Yes, I think the two -- well, really three markets kind of stand out to us of being stronger next year. One of those would be San Diego which has an even better convention calendar and less supply growth in the market. Boston which has a very good convention calendar next year and has almost no supply growth next year, our forecast right now is only 0.6% for next year and Boston it's 5.2% for this year in Boston. So Boston is clearly struggling even with good underlying industries today to absorb that much supply in one year. Washington DC should have a better year next year, it has an improved convention calendar on top of having an inauguration as well as benefiting from the first year of new administration which is historically one of the stronger years of activity for Congress and also for overall activity of people coming to the market to meet with their new congressmen and senators. In terms of weaker markets; San Francisco is the one that obviously stands out the most. Again, I don't -- but we're not at a point to be able to make a prediction as to whether any particular market is going to be negative next year but clearly, San Francisco would be the market with the most risk, it's a short-term phenomenon in terms of market impact with the expansion and renovation of Moscone and the closing of two of the three Moscone buildings for the better part of the second quarter next year. So San Francisco has a good first quarter as of very weak second quarter has a relatively flat fourth quarter and a weaker third quarter next year. And San Francisco travel is doing a yeoman's job in making up for convention shortfalls by booking larger meetings into the larger hotels in the market and I think the pace that we last saw in San Francisco has in-house meetings up over 100,000 -- maybe a 115,000 rooms while the convention room nights are down something like 330,000 or thereabouts.

Bill Crow

Analyst

Okay.

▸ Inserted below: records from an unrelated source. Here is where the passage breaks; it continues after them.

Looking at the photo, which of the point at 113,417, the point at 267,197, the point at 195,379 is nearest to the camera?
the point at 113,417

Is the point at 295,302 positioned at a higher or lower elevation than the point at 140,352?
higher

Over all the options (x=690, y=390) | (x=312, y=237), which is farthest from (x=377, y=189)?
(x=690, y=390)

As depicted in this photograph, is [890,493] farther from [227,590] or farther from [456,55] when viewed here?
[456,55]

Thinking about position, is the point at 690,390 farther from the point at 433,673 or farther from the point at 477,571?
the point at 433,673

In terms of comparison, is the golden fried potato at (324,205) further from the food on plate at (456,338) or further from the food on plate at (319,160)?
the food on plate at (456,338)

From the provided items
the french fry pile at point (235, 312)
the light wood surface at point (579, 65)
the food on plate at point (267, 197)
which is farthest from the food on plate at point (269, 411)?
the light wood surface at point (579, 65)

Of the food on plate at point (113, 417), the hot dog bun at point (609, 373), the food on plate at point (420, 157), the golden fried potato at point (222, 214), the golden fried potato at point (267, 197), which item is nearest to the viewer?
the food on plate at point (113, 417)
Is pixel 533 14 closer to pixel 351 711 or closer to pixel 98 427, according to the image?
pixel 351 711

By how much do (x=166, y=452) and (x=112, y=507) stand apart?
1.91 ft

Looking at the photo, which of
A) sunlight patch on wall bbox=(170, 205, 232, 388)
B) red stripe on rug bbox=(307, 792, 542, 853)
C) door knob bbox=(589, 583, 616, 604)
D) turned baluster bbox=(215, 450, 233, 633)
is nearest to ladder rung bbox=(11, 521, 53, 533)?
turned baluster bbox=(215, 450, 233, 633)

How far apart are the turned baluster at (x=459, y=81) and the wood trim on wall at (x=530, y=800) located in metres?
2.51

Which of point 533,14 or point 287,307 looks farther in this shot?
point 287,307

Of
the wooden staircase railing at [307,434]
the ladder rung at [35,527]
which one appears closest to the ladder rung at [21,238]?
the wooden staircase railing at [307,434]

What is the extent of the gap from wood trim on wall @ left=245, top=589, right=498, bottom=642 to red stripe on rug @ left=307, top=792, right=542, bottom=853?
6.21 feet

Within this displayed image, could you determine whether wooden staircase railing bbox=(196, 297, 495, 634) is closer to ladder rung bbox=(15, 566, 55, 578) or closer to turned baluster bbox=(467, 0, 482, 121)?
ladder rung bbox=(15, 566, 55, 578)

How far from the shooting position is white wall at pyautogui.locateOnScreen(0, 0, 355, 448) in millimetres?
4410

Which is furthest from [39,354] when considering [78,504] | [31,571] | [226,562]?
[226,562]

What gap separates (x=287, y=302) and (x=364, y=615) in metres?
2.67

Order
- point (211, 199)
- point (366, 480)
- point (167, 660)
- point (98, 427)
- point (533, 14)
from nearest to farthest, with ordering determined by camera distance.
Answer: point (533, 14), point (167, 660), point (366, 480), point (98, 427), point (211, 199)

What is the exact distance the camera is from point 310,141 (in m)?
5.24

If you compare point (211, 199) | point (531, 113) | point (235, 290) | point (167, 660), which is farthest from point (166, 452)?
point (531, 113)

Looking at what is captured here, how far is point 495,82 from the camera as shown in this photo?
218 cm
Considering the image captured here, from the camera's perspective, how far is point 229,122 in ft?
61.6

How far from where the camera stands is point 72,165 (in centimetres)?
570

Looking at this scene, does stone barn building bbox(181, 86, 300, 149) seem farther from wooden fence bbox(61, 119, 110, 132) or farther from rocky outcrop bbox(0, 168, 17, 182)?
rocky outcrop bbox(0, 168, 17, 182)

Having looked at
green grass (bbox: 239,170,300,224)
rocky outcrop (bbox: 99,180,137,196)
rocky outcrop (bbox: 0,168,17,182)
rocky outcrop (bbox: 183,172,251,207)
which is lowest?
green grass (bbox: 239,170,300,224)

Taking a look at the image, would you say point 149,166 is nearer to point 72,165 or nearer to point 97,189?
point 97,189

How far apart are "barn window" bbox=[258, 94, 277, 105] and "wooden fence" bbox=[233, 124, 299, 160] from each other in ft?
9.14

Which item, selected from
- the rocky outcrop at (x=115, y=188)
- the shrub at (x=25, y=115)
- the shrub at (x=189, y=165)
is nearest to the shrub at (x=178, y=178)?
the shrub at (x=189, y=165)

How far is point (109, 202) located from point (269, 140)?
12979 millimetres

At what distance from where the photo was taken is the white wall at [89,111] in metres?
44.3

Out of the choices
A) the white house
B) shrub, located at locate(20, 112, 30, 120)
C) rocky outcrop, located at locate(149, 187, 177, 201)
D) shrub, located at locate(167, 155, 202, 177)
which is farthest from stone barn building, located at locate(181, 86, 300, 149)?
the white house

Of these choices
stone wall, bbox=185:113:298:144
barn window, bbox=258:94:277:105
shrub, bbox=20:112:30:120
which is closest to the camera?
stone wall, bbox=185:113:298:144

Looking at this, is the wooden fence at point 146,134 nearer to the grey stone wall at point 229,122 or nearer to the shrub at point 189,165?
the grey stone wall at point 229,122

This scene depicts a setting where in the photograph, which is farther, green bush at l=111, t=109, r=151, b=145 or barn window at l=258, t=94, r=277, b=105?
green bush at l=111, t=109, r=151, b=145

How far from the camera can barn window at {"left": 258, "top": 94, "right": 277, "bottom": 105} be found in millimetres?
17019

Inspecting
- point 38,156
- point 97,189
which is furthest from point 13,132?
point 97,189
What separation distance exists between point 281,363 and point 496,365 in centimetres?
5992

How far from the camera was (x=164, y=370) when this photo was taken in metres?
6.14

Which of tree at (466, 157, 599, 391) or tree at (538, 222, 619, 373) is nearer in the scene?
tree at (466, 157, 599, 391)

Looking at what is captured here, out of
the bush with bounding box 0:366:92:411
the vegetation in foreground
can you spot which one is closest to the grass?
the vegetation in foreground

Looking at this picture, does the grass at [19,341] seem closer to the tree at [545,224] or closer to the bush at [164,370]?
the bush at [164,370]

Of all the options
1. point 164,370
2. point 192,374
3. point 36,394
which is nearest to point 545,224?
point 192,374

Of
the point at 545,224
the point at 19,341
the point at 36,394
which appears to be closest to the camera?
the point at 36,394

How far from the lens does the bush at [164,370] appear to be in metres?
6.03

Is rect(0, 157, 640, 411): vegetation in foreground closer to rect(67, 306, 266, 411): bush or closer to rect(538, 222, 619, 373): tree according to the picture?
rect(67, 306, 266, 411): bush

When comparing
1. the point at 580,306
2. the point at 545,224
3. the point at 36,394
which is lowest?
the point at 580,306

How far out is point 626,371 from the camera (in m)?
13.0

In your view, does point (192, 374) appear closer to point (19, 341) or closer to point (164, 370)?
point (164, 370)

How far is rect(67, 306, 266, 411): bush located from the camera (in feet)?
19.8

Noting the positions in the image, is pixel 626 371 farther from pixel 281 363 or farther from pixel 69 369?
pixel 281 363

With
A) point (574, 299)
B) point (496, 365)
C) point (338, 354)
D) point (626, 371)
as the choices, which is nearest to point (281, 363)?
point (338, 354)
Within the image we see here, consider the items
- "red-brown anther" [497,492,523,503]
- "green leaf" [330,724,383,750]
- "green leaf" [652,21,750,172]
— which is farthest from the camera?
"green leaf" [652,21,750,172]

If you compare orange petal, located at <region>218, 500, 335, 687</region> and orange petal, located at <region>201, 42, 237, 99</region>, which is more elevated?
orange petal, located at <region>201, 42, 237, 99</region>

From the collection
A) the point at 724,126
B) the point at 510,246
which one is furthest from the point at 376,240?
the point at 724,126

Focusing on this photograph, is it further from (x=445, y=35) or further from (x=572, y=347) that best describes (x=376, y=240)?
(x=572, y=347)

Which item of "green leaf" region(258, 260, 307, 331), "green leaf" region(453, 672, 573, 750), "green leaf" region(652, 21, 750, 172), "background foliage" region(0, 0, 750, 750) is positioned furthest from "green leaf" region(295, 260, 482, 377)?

And Jon, finally for me; as you think about the implementation of the higher minimum wage and the scale that it ramps up a little bit each year, how much of an impact looking forward is that for next year? Do you give a sense yet for how that will impact margins?

Jon Bortz

Management

I think what it's causing us to do is to continue to look -- focus a lot of efforts on creating efficiencies to absorb that. So generally that means reducing our headcounts at our hotels from where they've been operated. In some cases it also involves adding surcharges on -- particularly in restaurants for living wage, for healthcare in San Francisco as we've done there, as we've done in Seattle, as we're doing in L.A. in order to absorb some of that. So I mean I think overall Bill, labor is probably running somewhere in the 3% range with benefits being offset by 1.5% growth at most in other expenses and ending up in kind of 2.5% run rate range for expenses. And then we have projects and other capital investments and best practice implementation that should ultimately work to keep that number at that number or lower.

Bill Crow

Analyst

Okay, thank you.

Jon Bortz

Management

Thanks, Bill.

Operator

Operator

And that concludes our Q&A Session. I would like to turn the conference back over to our speakers for any additional or closing remarks.

Jon Bortz

Management

Thank you, Ashley and thanks everyone for participating. We look forward to updating you in another 90 days. Thanks. Bye.